Bangladesh’s program is designed with equity in mind. “We are not only analyzing the waste of rich people who can afford to visit hospitals,” said Dr. Haque. “The waste we are monitoring must represent all people. If done strategically, wastewater monitoring can be most equitable and allow us to monitor even the most remote and vulnerable rural communities.”

Dr. Wannigama’s work in Thailand also aims for equity by including collection points in fresh markets, where low-income people buy and sell food; in pit latrines in hilltop villages; and even in remote areas near Thailand’s porous borders with its neighbors.

The decline in costs for the associated lab equipment over the past two years presents an opportunity for LMICs, said Dr. Wannigama. Today, establishing a lab capable of monitoring wastewater can cost less than US$50,000, requires just two or three technicians to run, and can process a sample for less than US$10.

That has prompted growing interest and opportunities in LMICs. Ghana's wastewater monitoring program focused on detecting typhoid is currently expanding to detect cholera and hepatitis. Malawi is monitoring wastewater at hospitals in its capital for antibiotic resistance and has monitored wastewater for typhoid. Nigeria is also establishing a wastewater monitoring program. India, which used wastewater sampling to help it eradicate polio – detecting a single person infected out of a population sample of 10,000 – has a variety of wastewater monitoring efforts under way, including researchers monitoring wastewater in Kolkata for typhoid. This effort identified a previously unknown high burden of typhoid among hildren and prompted health leaders to consider early childhood typhoid vaccination.

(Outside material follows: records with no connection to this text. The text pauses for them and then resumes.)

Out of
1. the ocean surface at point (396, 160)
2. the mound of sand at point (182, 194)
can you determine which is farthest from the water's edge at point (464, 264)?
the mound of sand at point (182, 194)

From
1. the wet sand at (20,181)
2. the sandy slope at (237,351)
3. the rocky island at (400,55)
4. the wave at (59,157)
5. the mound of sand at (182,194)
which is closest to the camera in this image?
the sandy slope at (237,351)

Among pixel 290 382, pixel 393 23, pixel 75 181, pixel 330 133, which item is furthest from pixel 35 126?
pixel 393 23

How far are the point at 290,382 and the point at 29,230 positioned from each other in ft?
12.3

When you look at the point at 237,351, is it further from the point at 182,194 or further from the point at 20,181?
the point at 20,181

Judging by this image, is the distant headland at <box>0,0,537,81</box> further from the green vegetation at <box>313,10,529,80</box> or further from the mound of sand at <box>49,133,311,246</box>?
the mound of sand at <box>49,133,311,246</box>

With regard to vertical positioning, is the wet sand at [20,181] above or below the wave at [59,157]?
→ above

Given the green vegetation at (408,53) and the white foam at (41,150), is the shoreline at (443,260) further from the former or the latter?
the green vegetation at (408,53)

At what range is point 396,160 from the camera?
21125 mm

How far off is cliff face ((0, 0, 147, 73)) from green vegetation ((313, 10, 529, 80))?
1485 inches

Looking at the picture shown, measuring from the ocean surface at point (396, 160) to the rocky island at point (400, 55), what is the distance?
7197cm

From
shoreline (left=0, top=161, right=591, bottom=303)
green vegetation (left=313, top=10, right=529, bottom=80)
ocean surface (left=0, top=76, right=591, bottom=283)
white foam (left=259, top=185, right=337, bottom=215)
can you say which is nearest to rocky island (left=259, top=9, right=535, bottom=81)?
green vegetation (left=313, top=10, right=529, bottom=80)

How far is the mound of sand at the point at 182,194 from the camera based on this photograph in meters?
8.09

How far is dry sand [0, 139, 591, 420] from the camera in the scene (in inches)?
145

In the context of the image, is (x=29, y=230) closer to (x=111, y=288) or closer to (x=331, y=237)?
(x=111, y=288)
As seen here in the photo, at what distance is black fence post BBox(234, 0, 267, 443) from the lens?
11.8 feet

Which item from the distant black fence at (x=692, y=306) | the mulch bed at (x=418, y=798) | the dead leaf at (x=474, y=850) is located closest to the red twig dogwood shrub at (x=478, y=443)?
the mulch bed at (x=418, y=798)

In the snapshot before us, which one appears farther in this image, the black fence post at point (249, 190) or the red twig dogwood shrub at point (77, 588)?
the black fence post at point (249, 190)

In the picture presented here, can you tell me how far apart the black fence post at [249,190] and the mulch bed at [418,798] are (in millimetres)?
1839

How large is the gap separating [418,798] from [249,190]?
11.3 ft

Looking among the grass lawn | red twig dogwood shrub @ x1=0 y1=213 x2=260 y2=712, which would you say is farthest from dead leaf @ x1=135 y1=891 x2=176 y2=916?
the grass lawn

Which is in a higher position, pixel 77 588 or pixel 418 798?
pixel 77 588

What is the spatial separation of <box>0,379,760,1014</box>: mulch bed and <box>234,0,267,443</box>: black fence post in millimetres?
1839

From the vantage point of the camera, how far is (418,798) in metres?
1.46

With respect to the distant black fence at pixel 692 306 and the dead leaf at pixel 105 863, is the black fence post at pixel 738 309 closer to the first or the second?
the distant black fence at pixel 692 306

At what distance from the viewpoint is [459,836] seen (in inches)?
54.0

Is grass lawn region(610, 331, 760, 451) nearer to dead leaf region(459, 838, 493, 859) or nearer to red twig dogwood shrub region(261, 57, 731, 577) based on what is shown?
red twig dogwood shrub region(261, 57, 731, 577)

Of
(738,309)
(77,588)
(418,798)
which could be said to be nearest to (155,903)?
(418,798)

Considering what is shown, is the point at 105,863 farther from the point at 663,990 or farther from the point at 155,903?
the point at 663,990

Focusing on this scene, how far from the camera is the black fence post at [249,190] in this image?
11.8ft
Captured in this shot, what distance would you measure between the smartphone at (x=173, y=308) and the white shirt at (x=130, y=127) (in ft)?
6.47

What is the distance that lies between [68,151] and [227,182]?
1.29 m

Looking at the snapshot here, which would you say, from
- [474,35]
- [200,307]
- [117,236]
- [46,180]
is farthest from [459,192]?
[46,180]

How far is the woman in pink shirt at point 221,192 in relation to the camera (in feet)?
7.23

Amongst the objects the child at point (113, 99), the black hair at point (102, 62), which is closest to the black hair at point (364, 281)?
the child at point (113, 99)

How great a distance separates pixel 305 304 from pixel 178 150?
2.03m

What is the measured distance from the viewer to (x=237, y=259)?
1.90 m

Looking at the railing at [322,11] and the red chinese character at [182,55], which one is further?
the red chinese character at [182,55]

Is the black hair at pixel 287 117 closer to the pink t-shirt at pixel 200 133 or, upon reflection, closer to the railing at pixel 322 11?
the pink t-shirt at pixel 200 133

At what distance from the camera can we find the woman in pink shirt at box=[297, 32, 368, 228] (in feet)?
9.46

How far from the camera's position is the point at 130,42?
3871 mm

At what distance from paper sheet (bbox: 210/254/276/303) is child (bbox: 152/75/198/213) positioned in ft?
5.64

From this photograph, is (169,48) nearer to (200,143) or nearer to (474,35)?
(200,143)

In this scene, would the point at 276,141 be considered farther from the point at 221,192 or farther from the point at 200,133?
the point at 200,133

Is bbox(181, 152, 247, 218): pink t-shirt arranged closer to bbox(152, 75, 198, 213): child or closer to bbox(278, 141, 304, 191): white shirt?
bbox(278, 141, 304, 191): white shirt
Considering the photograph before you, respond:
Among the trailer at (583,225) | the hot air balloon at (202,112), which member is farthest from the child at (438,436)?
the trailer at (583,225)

A recent article in the Lancet Global Health provided a survey of wastewater monitoring efforts across 43 countries. A global dashboard established during COVID identifies 72 countries currently monitoring wastewater for the virus, many of which have since expanded beyond COVID.

“When I look up at the heavens from my home in England, I can see only a few dozen stars,” said Dr. Singer. “Give me a telescope and I will find many more. As these wastewater monitoring efforts expand, we will find viruses we didn’t know existed. Wastewater surveillance is the James Webb Telescope for population health. We can now monitor population health and identify and counter the tens or possibly hundreds of organisms that silently — or not — prey upon us all the time, in near-real time. We have entered a new paradigm in public health.”